The Colorado Rockies have created a deeply fractured fanbase through a chaotic 2026 campaign, reflected in an F-grade sentiment reading that captures widespread frustration despite sporadic bright spots. Of 43 total transactions, the majority—24 earned mixed reactions—reveal a front office struggling to articulate a coherent direction: some moves sparked optimism while others generated skepticism about commitment levels and roster construction logic. The Jose Quintana acquisition graded as an A+, representing the team's clearest win and a rare moment of unambiguous fan alignment, yet this alone cannot offset the broader narrative damage accumulated through the season.
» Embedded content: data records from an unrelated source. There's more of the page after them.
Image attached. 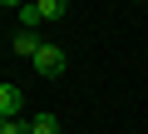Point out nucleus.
<instances>
[{"mask_svg":"<svg viewBox=\"0 0 148 134\" xmlns=\"http://www.w3.org/2000/svg\"><path fill=\"white\" fill-rule=\"evenodd\" d=\"M30 65H35V70H40L45 80H59V75H64V65H69V60H64V50H59V45H40V55H35Z\"/></svg>","mask_w":148,"mask_h":134,"instance_id":"obj_1","label":"nucleus"},{"mask_svg":"<svg viewBox=\"0 0 148 134\" xmlns=\"http://www.w3.org/2000/svg\"><path fill=\"white\" fill-rule=\"evenodd\" d=\"M20 104H25L20 85H0V119H20Z\"/></svg>","mask_w":148,"mask_h":134,"instance_id":"obj_2","label":"nucleus"},{"mask_svg":"<svg viewBox=\"0 0 148 134\" xmlns=\"http://www.w3.org/2000/svg\"><path fill=\"white\" fill-rule=\"evenodd\" d=\"M40 45H45V40H40L35 30H20V35H15V55H30V60H35V55H40Z\"/></svg>","mask_w":148,"mask_h":134,"instance_id":"obj_3","label":"nucleus"},{"mask_svg":"<svg viewBox=\"0 0 148 134\" xmlns=\"http://www.w3.org/2000/svg\"><path fill=\"white\" fill-rule=\"evenodd\" d=\"M35 10H40V25H49L64 15V0H35Z\"/></svg>","mask_w":148,"mask_h":134,"instance_id":"obj_4","label":"nucleus"},{"mask_svg":"<svg viewBox=\"0 0 148 134\" xmlns=\"http://www.w3.org/2000/svg\"><path fill=\"white\" fill-rule=\"evenodd\" d=\"M30 134H64V129H59L54 114H35V119H30Z\"/></svg>","mask_w":148,"mask_h":134,"instance_id":"obj_5","label":"nucleus"},{"mask_svg":"<svg viewBox=\"0 0 148 134\" xmlns=\"http://www.w3.org/2000/svg\"><path fill=\"white\" fill-rule=\"evenodd\" d=\"M0 134H30V119H0Z\"/></svg>","mask_w":148,"mask_h":134,"instance_id":"obj_6","label":"nucleus"}]
</instances>
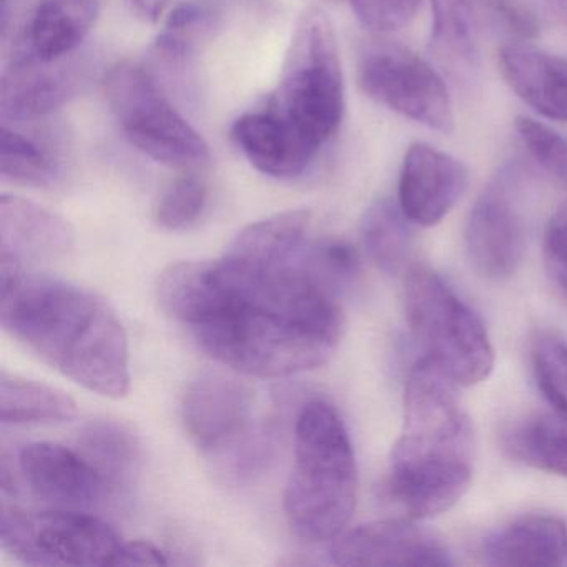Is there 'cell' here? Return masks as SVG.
Listing matches in <instances>:
<instances>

Conversely, the Seth Halvorsen transaction earned a D-, exemplifying the kind of head-scratching roster decision that erodes confidence in management; with only 3 genuinely negative reactions across all 43 moves, the problem is less outright condemnation and more pervasive indifference and doubt. The 16 positive reactions pale against the 24 mixed verdicts, signaling that even when the Rockies make defensible moves, the fanbase approaches them with caution rather than enthusiasm—a trust deficit that suggests the organization's recent track record has priced in skepticism as the default mode. Sitting 15th in the National League with a 30-48 record and nearly three months of play remaining, Colorado has no playoff window to defend, leaving fans to scrutinize moves through a purely developmental or asset-management lens; that frame amplifies scrutiny of every decision and makes roster moves land differently than they would in a contending scenario. Until the front office demonstrates a clearer strategic vision, even competent individual transactions will struggle to move sentiment meaningfully away from the baseline dysfunction.
Rockies ranks 27th of 27 graded teams by Contract Value Index. The nearest team ahead is the Giants (C-).
Peers ranked by Contract Value Index grade among players at the same position. Tap any name for their full profile.